(Records excerpted from a collection)
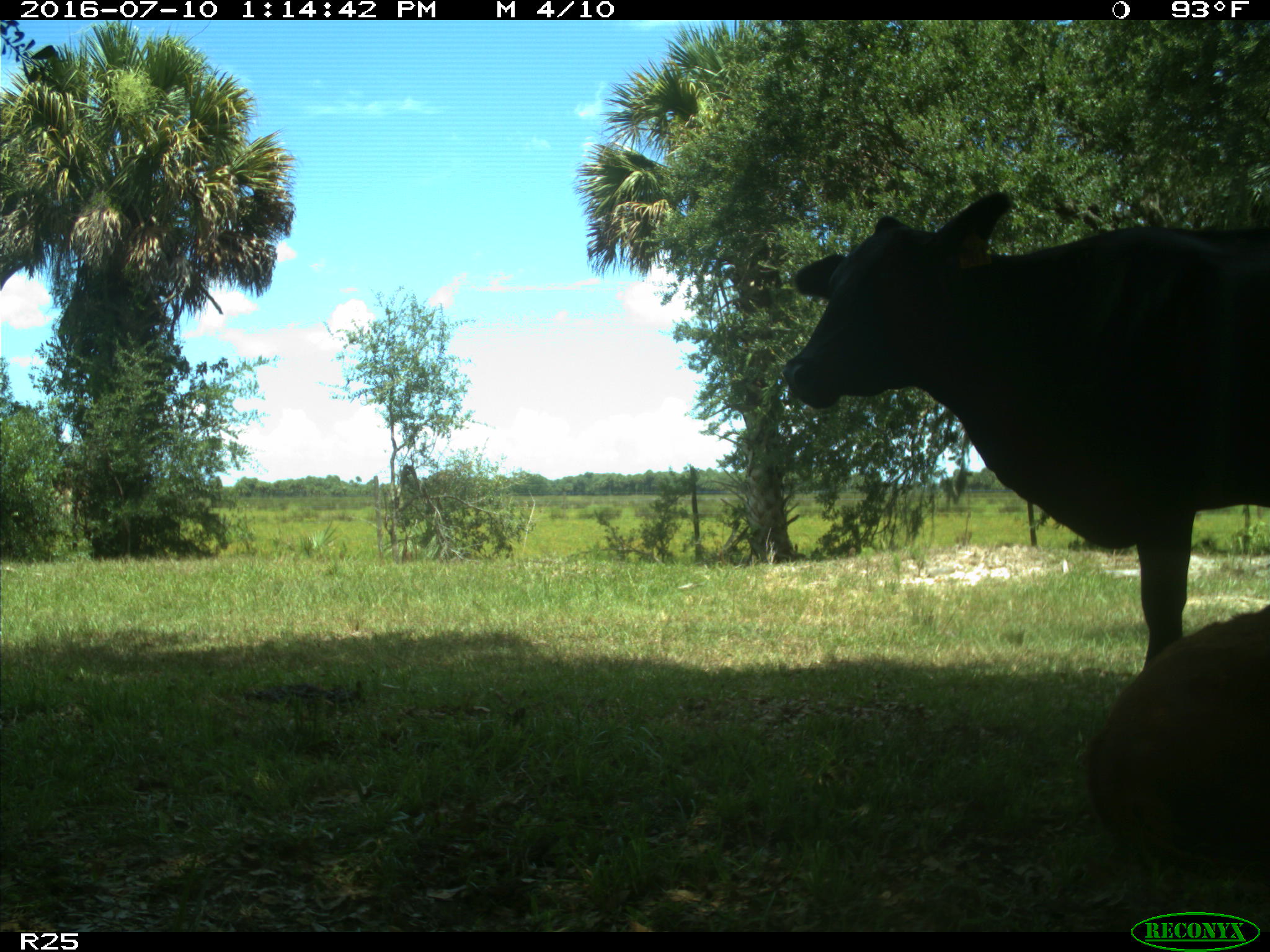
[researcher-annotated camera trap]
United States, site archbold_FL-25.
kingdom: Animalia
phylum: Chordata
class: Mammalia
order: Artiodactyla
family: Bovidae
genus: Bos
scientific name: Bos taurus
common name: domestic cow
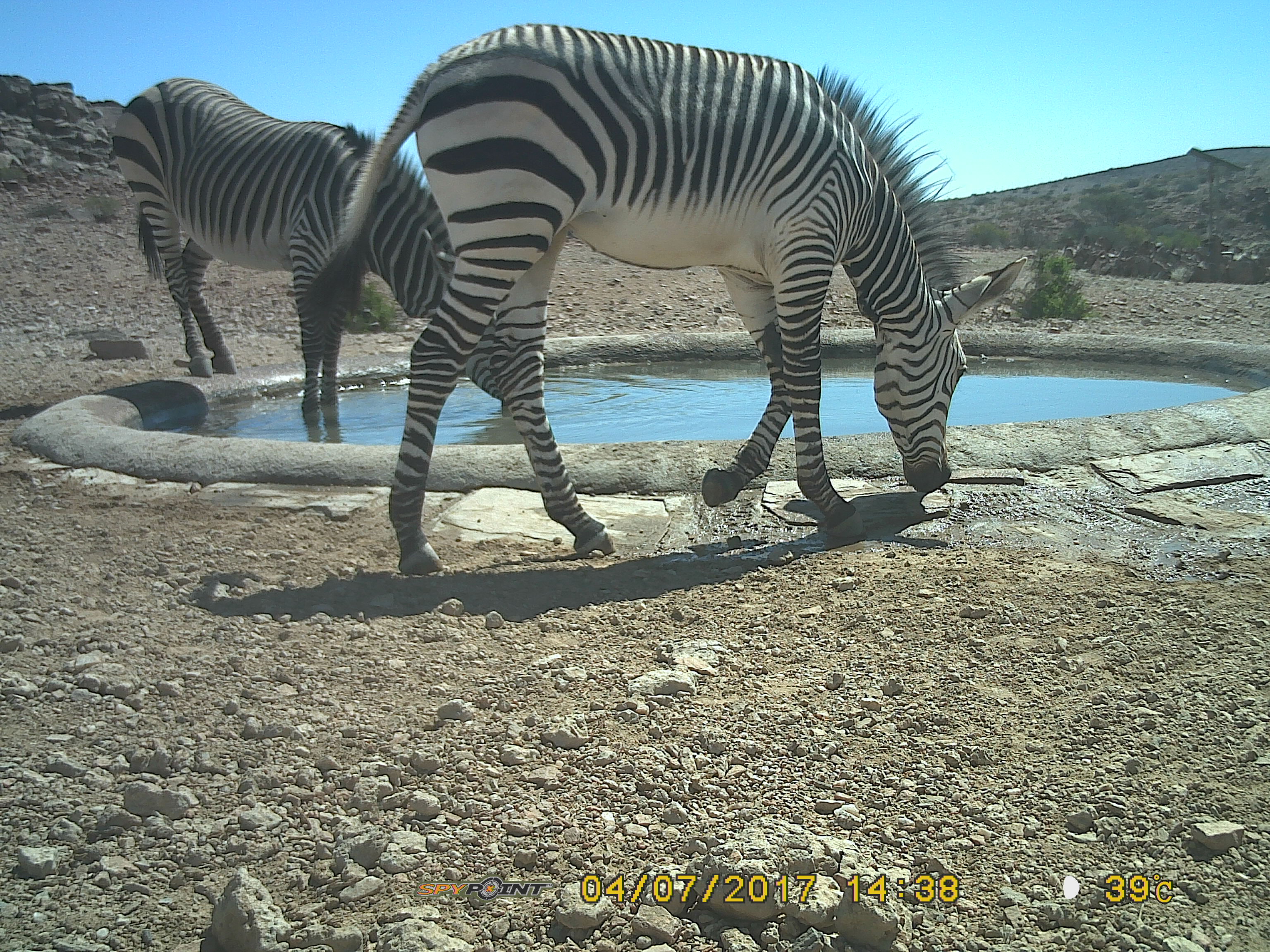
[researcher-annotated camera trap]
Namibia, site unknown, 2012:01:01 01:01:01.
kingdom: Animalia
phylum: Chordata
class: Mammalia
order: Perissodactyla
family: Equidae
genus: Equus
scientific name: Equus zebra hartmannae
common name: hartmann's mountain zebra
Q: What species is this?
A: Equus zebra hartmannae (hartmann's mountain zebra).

* * *

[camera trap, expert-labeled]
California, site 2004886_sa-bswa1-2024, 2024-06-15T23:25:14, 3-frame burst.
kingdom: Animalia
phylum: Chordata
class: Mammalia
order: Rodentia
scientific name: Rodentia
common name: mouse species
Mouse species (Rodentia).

What is being asked: Check every line of the data for the string "site". Give the number of lines that have it, and only that.

Result for this exercise: 3